En medio de ese cuadro paralizado por la sorpresa, el cura comenzó a consagrar el pan y el vino, según la fórmula del rito, con gran fervor. "Este es el Cuerpo de Cristo. Esta, la Sangre del Señor, que ha sido derramada por nuestros pecados. Orad conmigo, hermanos".

Con un desenfado de camarero, el cura troceó la hogaza en raciones y las fue repartiendo con el Rioja, ya divinizado, entre toda la familia, sin olvidar niños ni criados. La ceremonia duró cinco minutos. Parecía una parte del aperitivo.

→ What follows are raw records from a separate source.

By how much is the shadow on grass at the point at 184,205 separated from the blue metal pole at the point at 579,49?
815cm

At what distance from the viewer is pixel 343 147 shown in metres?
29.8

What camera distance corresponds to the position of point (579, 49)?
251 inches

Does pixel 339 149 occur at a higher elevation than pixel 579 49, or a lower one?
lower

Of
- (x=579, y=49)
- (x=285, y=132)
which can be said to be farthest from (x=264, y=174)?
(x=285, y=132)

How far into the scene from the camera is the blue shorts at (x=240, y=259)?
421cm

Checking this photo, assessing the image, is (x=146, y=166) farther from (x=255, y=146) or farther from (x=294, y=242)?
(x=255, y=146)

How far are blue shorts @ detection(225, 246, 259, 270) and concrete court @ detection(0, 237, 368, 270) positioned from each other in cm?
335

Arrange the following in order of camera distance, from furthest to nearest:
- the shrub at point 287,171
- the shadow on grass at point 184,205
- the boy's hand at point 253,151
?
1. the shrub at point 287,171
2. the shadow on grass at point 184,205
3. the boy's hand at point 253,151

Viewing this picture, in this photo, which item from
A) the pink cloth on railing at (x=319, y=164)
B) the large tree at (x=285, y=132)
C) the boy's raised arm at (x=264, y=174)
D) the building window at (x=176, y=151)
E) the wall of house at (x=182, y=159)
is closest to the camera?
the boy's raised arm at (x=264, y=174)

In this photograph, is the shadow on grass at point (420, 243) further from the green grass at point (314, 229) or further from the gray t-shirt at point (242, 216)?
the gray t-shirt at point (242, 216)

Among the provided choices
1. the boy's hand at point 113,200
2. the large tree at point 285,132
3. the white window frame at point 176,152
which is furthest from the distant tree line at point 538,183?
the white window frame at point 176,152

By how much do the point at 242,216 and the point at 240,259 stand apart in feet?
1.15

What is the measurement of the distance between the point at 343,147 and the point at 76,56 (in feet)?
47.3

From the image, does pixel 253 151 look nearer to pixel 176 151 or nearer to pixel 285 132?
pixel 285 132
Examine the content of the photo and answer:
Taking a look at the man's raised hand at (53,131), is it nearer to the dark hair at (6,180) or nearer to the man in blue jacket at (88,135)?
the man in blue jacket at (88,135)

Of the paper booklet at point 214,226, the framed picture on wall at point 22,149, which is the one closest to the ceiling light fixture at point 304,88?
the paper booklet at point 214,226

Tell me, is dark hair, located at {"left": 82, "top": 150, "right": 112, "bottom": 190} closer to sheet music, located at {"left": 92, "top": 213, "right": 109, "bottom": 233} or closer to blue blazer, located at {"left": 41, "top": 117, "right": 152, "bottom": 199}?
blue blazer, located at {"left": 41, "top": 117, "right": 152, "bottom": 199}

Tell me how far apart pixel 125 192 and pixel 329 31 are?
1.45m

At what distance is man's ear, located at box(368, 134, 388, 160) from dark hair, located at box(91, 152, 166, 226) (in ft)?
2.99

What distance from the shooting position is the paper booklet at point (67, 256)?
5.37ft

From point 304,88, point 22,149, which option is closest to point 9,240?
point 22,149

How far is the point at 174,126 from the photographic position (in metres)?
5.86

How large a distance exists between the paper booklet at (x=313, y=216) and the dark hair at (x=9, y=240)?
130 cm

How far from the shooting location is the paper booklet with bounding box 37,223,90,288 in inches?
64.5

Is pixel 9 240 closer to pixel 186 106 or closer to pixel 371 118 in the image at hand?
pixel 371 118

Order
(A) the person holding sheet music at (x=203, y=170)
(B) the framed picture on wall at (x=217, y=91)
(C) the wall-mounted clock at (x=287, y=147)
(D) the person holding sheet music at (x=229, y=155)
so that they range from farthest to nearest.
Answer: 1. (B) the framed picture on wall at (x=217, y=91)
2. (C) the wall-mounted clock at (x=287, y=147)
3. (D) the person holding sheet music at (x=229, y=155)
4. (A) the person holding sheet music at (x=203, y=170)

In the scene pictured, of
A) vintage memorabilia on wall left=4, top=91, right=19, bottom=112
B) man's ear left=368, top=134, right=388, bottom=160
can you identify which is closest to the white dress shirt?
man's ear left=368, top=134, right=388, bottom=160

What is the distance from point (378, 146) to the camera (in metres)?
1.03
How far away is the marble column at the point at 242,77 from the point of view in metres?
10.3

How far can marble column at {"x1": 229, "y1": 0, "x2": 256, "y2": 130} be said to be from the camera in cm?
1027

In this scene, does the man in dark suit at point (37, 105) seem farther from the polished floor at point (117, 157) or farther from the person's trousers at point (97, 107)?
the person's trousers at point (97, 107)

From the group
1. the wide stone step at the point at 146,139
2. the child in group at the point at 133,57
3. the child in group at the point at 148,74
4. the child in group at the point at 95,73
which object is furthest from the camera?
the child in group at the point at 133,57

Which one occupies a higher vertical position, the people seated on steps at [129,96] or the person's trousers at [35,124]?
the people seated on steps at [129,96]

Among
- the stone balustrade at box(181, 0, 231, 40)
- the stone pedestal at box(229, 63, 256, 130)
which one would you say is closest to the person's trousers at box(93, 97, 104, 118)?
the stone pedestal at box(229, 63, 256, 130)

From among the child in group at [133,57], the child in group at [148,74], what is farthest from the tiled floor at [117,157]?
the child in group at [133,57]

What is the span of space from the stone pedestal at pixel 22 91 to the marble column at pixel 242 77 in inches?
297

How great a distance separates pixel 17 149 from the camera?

-Amigos, la misa ha terminado.

-¿Ya está todo?

-Cada uno la aplicará a sus intenciones.

-¡Qué barbaridad!

-Esto no vale.

-El Señor sea con vosotros.

Nadie contestó. Aquel apóstol moderno tenía cosas urgentes que hacer y no pudo quedarse al almuerzo. Se caló el casco fosforescente, se despidió de la familia con humildad de lego, dio cuatro pedaladas furiosas a la motocicleta y salió echando humo hacia Moratalaz, donde debía atender a una comunidad cristiana de base. Durante el almuerzo, en el palacete de Aravaca hubo un silencio aterrador. Ya no había duda. Los socialistas estaban al llegar. Y hasta los parientes más lejanos del gran patriarca comenzaron a arramblar las cucharillas de plata.